Na data de sua morte, meu Avô materno possuía a
qualidade de sócio número 1 do Club Naval Barreirense.
No seu mandato de presidente da agremiação, registou-se
um momento alto: a sede passou a dispor de ligação à rede pública de
eletricidade.
Estava-se em 1938. As instalações, ainda hoje
existentes, situavam-se numa zona isolada, em extremidade que liga a terra à
água. A colocação de postes era onerosa. Certamente o rendimento resultante do
consumo de algumas lâmpadas, de uma telefonia e de um amplificador ligado a
altifalantes não compensaria aquela despesa.
A questão foi superada graças às relações de amizade do
meu ascendente com Raposo de Oliveira, proprietário da central elétrica que
servia a localidade e que havia sido inaugurada na década anterior.
Uma grandiosa festa assinalou o dia em que os amantes
das atividades náuticas passaram a contar com aquele importante benefício.
OS FRANCESES E OS DE PENICHE
Na mesma vila, o Pai de minha Mãe dedicou-se a outras
causas.
Destacou-se no cineclubismo e no apoio a órfãos de
ferroviários.
Pontificou na direção dos “Franceses”, nome por que ficou conhecida a Sociedade Democrática
União Barreirense. Era uma alcunha pejorativa, como se os seus membros fossem
adeptos dos gauleses na guerra contra a Prússia. O epiteto fora atribuído por
uma coletividade rival, que, em troca, recebeu o cognome de “Penicheiros”, para a associar ao Conde
de Peniche, julgado em 1872 pelo seu envolvimento na Pavorosa.
Uma das atividades cívicas de meu Avô tinha uma forte
carga política, de alguma oposição ao regime salazarista. Dinamizou um grupo de
estudo de esperanto, a língua artificial criada por Zamenhof, médico judeu
nascido na Polónia. O espírito universalista inerente ao idioma não se
compatibilizava com a ideologia do Estado Novo. Era um modo subtil, mas
perfeitamente legal, de demarcação relativamente à situação.
ESTUDOS
Noutros tempos e numa escala diferente, na agonia da
ditadura, surgiu uma associação de caráter nacional que tinha o potencial de
interessar todo e qualquer habitante de Portugal.

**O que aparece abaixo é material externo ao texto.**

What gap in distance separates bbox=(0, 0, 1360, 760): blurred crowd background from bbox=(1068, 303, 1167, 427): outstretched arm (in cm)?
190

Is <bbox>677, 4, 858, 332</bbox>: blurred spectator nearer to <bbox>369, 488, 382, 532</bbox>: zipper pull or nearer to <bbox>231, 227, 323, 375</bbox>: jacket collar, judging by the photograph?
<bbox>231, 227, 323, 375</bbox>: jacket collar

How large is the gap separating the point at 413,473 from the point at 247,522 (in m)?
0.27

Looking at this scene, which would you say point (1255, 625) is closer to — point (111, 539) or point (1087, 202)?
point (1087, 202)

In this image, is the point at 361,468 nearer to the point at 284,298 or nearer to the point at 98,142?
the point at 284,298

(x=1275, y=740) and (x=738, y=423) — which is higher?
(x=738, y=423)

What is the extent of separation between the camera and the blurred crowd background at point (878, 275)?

O sócio número 1 era, e é ainda hoje, António Guterres,
líder nato, desiludido com a Mocidade Portuguesa.
A ideia de Guterres e dos seus correligionários era a
de encontrar um ponto comum que dissesse respeito a qualquer pessoa,
independentemente de idade, profissão, género, posses, grau de instrução ou estatuto
social. Com certeza poderia haver estudos, mas com uma significativa componente
pragmática, de efeitos úteis na vida quotidiana da população. O engenheiro
associou ao projeto alguns amigos, como Vítor Melícias, padre que viria a
chefiar a União das Misericórdias, e António Motta Veiga, irmão da primeira mulher
de Marcelo Rebelo de Sousa.
Ora todos nós somos consumidores. Estamos interessados
em conhecer resultados de testes, mostrando que produtos oferecem maior
qualidade e onde os podemos adquirir de forma mais vantajosa.
Em 12 de fevereiro de 1974, nasceu a DECO, associação
de defesa do consumidor. A primeira análise, comparando os preços de 31 artigos
em dois supermercados, foi difundida já após a revolução de abril, dois dias
após a destituição de Marcello Caetano.
O principal dinamizador revelava já notáveis qualidades
de visionário, que mais tarde o conduziram à chefia da ONU.